* _Extrait_:

--

Madame la Présidente,
Mesdames et Messieurs les Parlementaires,
Mesdames et Messieurs les attaché.e.s et conseiller.ère.s,

Je vous remercie pour l’invitation faite à la Fédération des Arts plastiques de venir vous apporter son point de vue sur la situation que nous subissons.

Je suis artiste plasticien et enseignant à l’Académie des Beaux Arts de Bruxelles. A titre personnel, j’ai beaucoup de chance. Je n’ai pas subi la crise sanitaire comme la catastrophe qu’elle a été pour beaucoup d’autres artistes. En tant qu’enseignant, je suis protégé. Et je suis au courant qu’il s’agit d’un privilège. C’est d’ailleurs ce sentiment de privilège qui m’a poussé à m’investir dans la création de la Fédération des arts plastiques. C’est au nom de cette Fédération que je représente ici que je m’adresse à vous.

--

* _Données à examiner_:
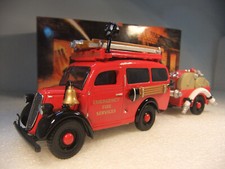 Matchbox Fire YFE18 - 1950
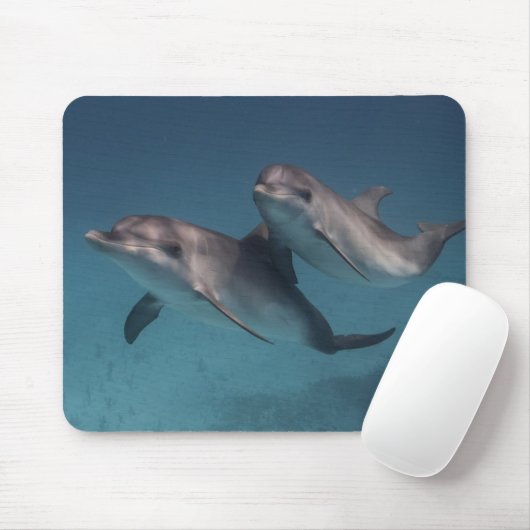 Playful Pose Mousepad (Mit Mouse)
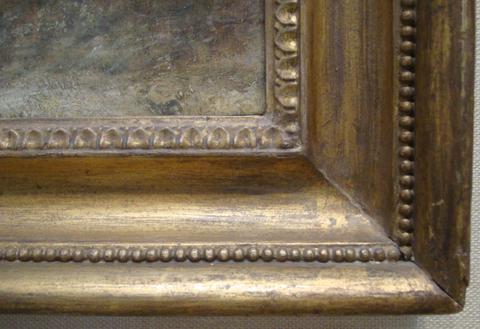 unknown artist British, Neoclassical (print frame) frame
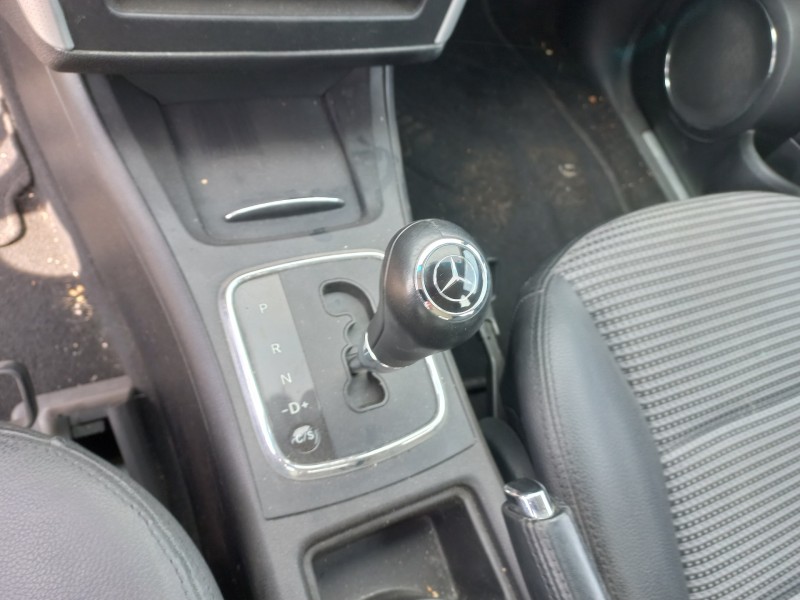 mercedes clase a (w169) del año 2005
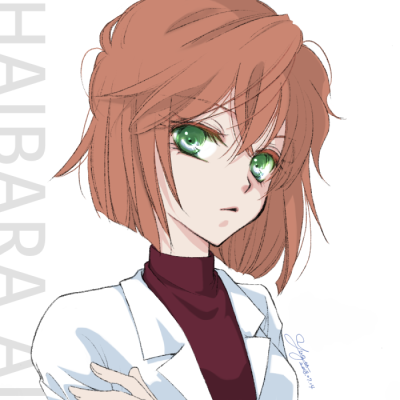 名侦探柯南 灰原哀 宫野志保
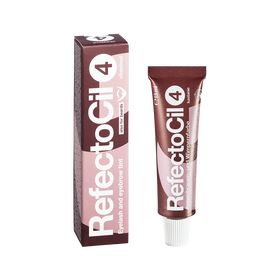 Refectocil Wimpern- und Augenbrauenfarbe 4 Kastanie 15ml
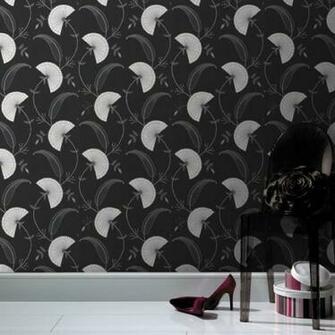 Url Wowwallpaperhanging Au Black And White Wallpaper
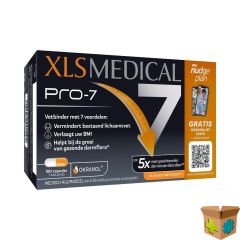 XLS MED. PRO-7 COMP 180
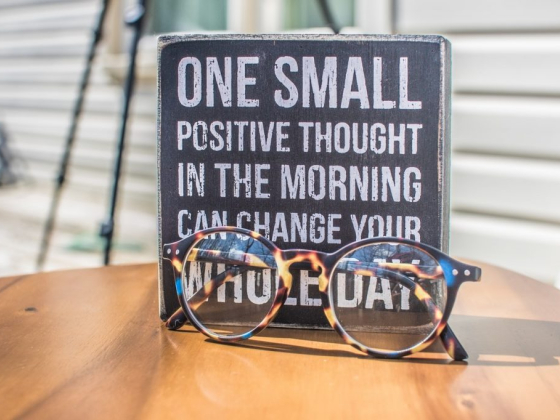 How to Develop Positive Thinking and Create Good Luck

--

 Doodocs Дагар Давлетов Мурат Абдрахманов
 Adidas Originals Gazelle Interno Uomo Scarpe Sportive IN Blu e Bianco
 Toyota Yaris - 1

--

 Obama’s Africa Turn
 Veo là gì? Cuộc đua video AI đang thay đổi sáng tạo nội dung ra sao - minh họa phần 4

--

Recopiez intégralement, sans rien y changer, l'extrait ci-dessus où un représentant de la Fédération des Arts plastiques s'adresse aux parlementaires.

Madame la Présidente,
Mesdames et Messieurs les Parlementaires,
Mesdames et Messieurs les attaché.e.s et conseiller.ère.s,

Je vous remercie pour l’invitation faite à la Fédération des Arts plastiques de venir vous apporter son point de vue sur la situation que nous subissons.

Je suis artiste plasticien et enseignant à l’Académie des Beaux Arts de Bruxelles. A titre personnel, j’ai beaucoup de chance. Je n’ai pas subi la crise sanitaire comme la catastrophe qu’elle a été pour beaucoup d’autres artistes. En tant qu’enseignant, je suis protégé. Et je suis au courant qu’il s’agit d’un privilège. C’est d’ailleurs ce sentiment de privilège qui m’a poussé à m’investir dans la création de la Fédération des arts plastiques. C’est au nom de cette Fédération que je représente ici que je m’adresse à vous.